Work Around For Simple Oracle interMedia?

Started by David Griffithsabout 24 years ago4 messagesgeneral
Jump to latest
#1David Griffiths
dgriffiths@boats.com

One of our two databases uses context indexes on a column.

If your not familiar, this is part of the Oracle interMedia option. The idea
here is to be able to search for words within a text block. The text block
is in a row, in one of the columns. It can also be HTML, a Word document,
etc. When you index the column, it speeds up finding matching words.

Once that's done, you can search like this:

SELECT SCORE(1) title FROM news_items
WHERE CONTAINS(text, 'Bolivia', 1) > 0;

This would find all rows in the table "news_item" that has the text
"Bolivia" in the "title" column.

SELECT SCORE(1) title FROM news_items
WHERE CONTAINS(text, 'Bolivia OR Peru', 1) > 0;

This would find all rows in the table "news_item" that has the text
"Bolivia" or "Peru" in the "title" column in any order.
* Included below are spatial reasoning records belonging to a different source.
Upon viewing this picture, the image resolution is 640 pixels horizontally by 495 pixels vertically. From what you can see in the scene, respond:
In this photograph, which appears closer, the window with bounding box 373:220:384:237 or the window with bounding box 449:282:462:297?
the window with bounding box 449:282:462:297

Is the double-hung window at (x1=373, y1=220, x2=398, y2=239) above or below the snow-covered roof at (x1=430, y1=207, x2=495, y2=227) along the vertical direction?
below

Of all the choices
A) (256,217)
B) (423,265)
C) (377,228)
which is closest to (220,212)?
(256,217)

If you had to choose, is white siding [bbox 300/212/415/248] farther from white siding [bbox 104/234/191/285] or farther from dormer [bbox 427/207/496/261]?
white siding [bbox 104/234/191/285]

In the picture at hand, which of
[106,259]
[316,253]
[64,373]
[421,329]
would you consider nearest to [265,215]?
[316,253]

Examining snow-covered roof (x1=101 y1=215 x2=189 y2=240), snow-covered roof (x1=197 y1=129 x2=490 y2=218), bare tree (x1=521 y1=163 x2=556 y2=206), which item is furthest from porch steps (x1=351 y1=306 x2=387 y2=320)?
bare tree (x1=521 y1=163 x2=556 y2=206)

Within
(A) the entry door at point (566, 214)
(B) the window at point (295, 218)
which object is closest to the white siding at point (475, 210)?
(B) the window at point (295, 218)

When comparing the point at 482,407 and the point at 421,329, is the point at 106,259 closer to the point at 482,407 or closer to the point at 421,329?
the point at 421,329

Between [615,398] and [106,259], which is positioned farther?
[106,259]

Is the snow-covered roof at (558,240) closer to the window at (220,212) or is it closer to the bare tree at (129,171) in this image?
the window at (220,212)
This is the most basic usage of the interMedia (you can get it to do a
soundex to match a sound, or get a "near" match or fuzzy match rather than
an exact match, etc.)

But I'm looking for the basic "return all rows where the text in this column
returns this word or these words".

My two thoughts are, write my own function in PERL, or store the text in a
file outside the database and use some OS-features to do the search

Any suggestions?

David

#2Philip Hallstrom
philip@adhesivemedia.com
In reply to: David Griffiths (#1)
Re: Work Around For Simple Oracle interMedia?
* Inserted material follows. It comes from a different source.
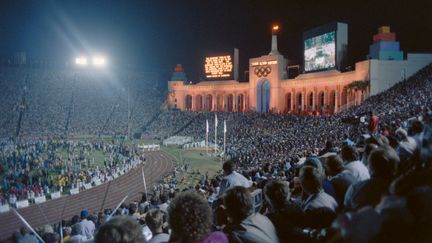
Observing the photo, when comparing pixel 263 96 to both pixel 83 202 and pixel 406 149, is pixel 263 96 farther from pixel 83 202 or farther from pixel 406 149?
pixel 406 149

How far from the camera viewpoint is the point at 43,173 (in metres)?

I'll be the first to say I'm not a text/search expert, but in src/contrib
there's the following:

fulltextindex - Full text indexing using triggers

and there's this: http://openfts.sourceforge.net/

I haven't used either so can't comment at all... there's also htdig and
mngosearch (external apps).

-philip

On Tue, 12 Feb 2002, David Griffiths wrote:

Show quoted text

One of our two databases uses context indexes on a column.
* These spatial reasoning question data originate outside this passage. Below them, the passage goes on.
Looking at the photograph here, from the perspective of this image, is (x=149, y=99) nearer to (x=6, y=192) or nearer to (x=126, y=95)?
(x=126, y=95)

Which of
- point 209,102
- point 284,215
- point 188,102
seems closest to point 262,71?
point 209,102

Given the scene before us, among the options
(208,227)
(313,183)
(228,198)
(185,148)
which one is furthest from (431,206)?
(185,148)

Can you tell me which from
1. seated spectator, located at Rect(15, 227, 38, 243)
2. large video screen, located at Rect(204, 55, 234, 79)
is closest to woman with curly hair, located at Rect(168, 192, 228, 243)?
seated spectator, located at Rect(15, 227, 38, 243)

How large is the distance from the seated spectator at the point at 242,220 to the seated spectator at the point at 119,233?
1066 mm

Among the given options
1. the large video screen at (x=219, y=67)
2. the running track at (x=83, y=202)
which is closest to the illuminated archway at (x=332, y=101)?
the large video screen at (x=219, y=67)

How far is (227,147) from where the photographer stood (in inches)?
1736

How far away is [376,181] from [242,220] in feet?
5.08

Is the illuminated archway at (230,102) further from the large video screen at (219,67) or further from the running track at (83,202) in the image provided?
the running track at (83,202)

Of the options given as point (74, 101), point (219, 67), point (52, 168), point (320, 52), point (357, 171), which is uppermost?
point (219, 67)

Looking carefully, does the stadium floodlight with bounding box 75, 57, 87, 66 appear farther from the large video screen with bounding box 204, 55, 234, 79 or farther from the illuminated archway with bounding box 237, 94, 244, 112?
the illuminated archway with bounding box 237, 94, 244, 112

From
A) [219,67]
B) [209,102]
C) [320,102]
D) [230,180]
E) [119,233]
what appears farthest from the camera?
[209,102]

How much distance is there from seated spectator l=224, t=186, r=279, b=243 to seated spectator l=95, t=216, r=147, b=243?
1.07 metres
If your not familiar, this is part of the Oracle interMedia option. The idea
here is to be able to search for words within a text block. The text block
is in a row, in one of the columns. It can also be HTML, a Word document,
etc. When you index the column, it speeds up finding matching words.

Once that's done, you can search like this:

SELECT SCORE(1) title FROM news_items
WHERE CONTAINS(text, 'Bolivia', 1) > 0;

This would find all rows in the table "news_item" that has the text
"Bolivia" in the "title" column.

SELECT SCORE(1) title FROM news_items
WHERE CONTAINS(text, 'Bolivia OR Peru', 1) > 0;

This would find all rows in the table "news_item" that has the text
"Bolivia" or "Peru" in the "title" column in any order.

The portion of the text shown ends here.